**Document section**

--------------------------------

How it works:

Define palprime(n)=
Func

:If n=1:Return 2:If n=2:Return 3:If n=3:Return 5:If n=4:Return 7:If n=5:Return 11

The first 5 palprimes are hardcoded, as my algorithm can not calculate them

The algorithm itself works by generating palidrome numbers and then checking for primality.

:Local z,u,p,o,d,t,p,i,c

Local all the variables we need

:z:=5

This variable indicatates the number of palprimes found

:d:=0

This variable contains a number where we generate a palidrome from

:Loop
:     d:=d+1
	  The number gets incremented with one every loop
	  
:     u:=dim(string(d))
	  What's the size (how many characters) of that number?
	  
:      If h≠1 and h≠3 and h≠7 and h≠9|h=intDiv(d,10^(u-1)):Cycle
       If the first character of this number is not 1, 3, 7 or 9, the number can NEVER be a palprime, so it jumps back to the start of the loop
       
:     t:=d*10^(u+1)
:     o:=d
:     For p,1,u
:         t:=t+mod(o,10)*10^(u-p)
:         o:=intDiv(o,10)
:     EndFor

      Create the palidrome number. If d is 123 for example, t will become 1230321.

:     p:=10^(u)

	  in p we store the number that we need to add to t in order to calculate the next palidrome number. 
	  So for 1230321 that would be 1000 (the next numbers are 1231321, 1232321, etc)
	
	
:     For i,0,9
			
		  we need to loop 1O times (for example 1230321 to 1239321)	
			
:         c:=5

		  To test primality, we are going to generate possible primes and divide the palidrome prime with it.
		  The format of these possible primes is 6n-1 and 6n+1. I put c to 5 as that's 6 * 1 -1 (if n would be 1). 

:         If mod(t,3)≠0 Then

          First I check if I can't devide by 3 (that's something I can't catch with (6n-1 and 6n+1)

:             While c*c≤t and mod(t,c)≠0 and mod(t,c+2)≠0 
:                 c:=c+6
:             EndWhile
				
			 Here I loop through all the possible palidrome primes (for as long as 6n-1 is smaller than the square of the palidrome I'm testing)

--------------------------------

**Data section**
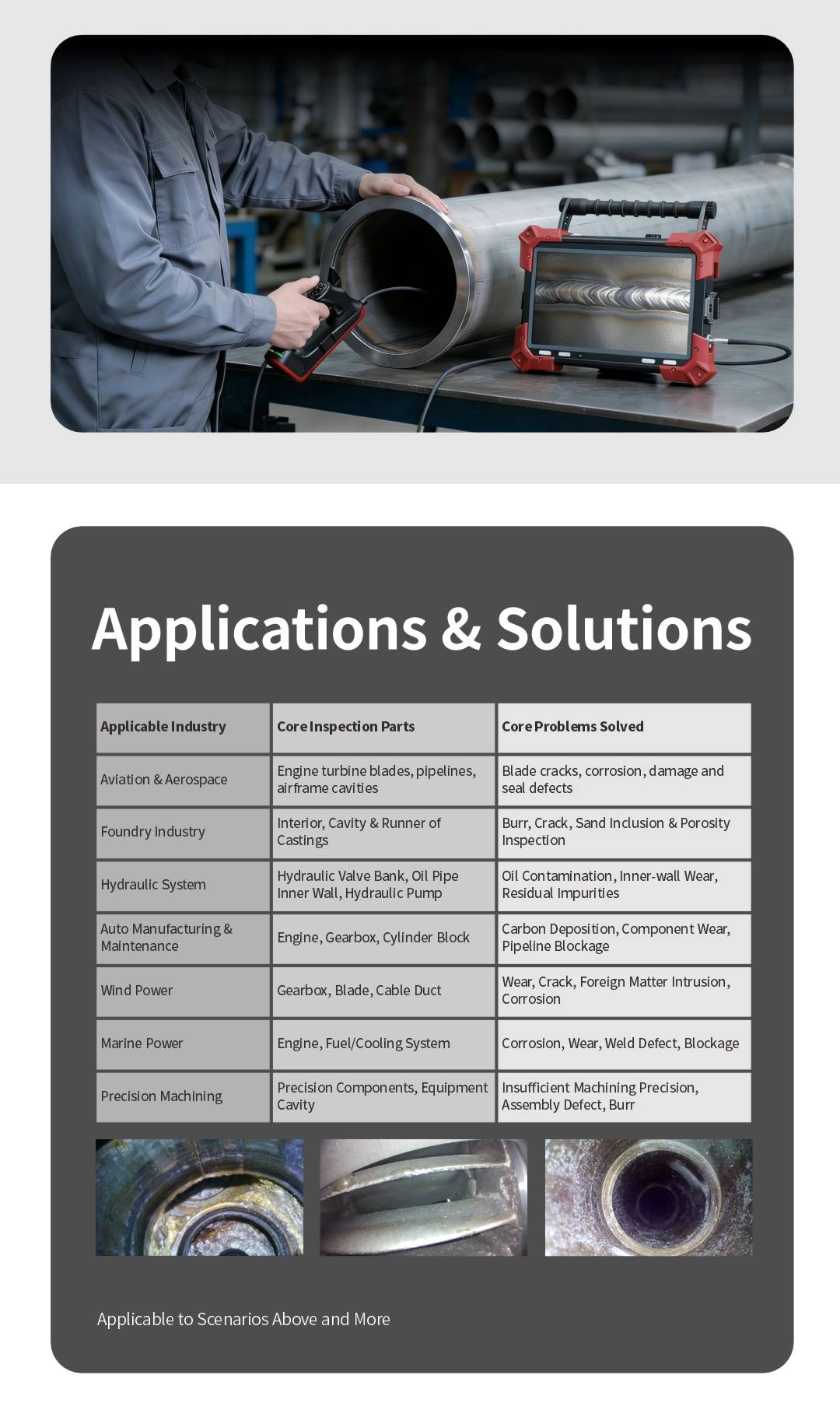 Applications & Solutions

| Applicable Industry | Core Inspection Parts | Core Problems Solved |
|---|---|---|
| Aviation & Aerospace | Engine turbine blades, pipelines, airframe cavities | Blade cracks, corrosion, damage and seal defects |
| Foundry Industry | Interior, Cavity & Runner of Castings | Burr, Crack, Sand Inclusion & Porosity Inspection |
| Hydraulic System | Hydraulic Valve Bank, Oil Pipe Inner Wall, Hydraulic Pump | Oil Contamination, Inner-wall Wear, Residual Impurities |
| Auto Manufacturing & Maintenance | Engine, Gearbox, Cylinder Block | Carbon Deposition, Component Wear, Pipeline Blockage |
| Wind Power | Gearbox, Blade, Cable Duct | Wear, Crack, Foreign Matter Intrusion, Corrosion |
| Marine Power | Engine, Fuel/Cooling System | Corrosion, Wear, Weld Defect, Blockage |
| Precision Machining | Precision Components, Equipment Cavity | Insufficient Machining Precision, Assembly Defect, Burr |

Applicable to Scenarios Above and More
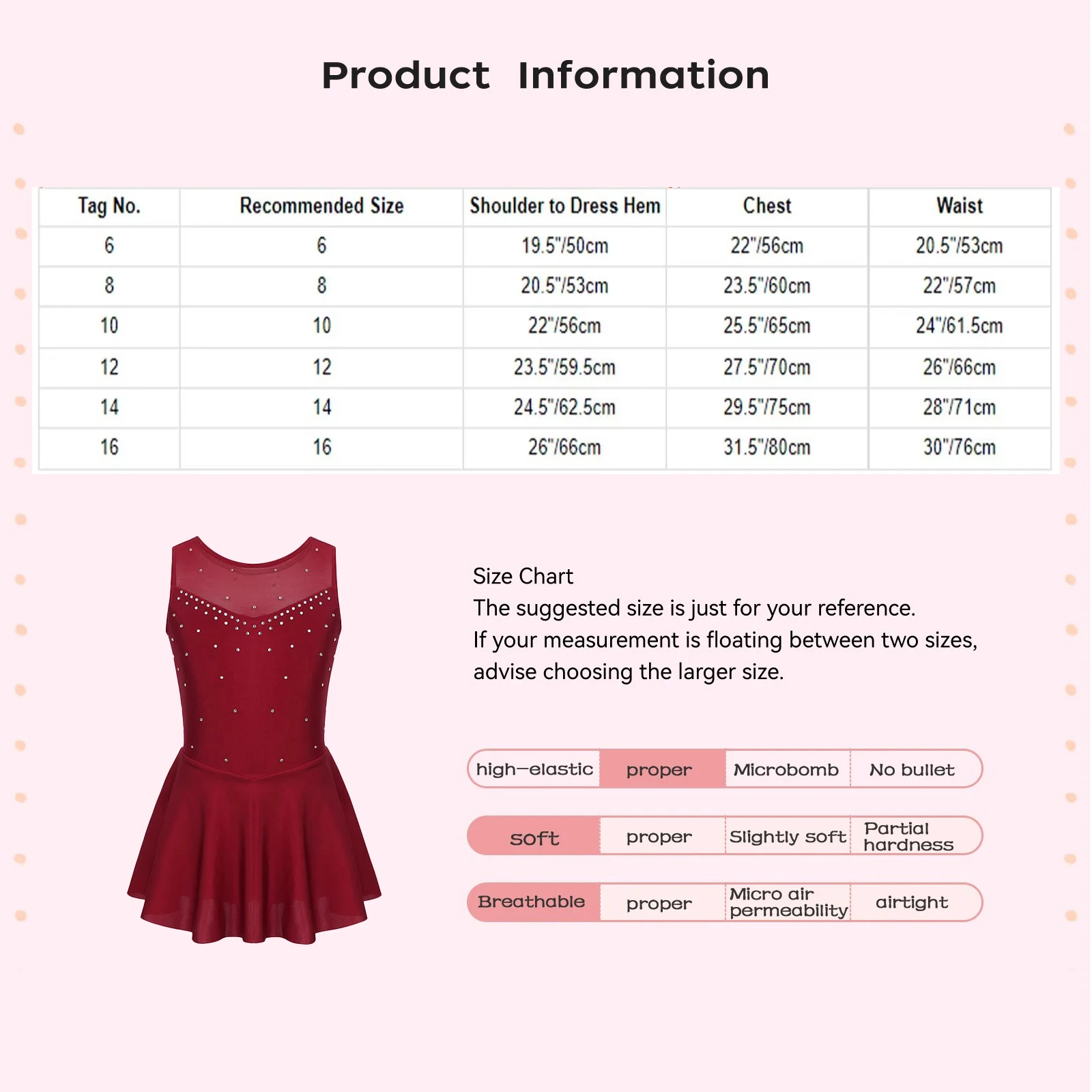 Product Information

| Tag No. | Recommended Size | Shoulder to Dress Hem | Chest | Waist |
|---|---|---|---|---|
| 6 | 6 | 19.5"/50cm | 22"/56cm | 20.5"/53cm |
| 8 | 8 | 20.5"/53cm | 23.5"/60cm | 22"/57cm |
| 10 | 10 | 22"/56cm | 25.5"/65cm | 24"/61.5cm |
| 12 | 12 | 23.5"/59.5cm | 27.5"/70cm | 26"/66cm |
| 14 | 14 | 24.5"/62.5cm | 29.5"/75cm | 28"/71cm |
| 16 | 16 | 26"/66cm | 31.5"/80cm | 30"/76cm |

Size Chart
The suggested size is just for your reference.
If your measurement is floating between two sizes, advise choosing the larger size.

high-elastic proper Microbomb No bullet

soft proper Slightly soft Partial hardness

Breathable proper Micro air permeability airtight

--------------------------------

**Exercise requirements**
• a. In the palprime walkthrough, recast the paragraph beginning "To test primality, we are going to generate" as a short list that keeps its main facts.
• b. Reproduce the palprime walkthrough word for word, everything from "in p we store" down to "1231321, 1232321, etc)".
The material placed after the palprime walkthrough stands apart from it.

**Results**
• a.
- Primality is tested by generating possible primes and dividing the palindrome by them.
- These possible primes take the forms 6n-1 and 6n+1.
- c starts at 5, since 5 is 6 * 1 - 1 when n is 1.

• b.
in p we store the number that we need to add to t in order to calculate the next palidrome number. 
	  So for 1230321 that would be 1000 (the next numbers are 1231321, 1232321, etc)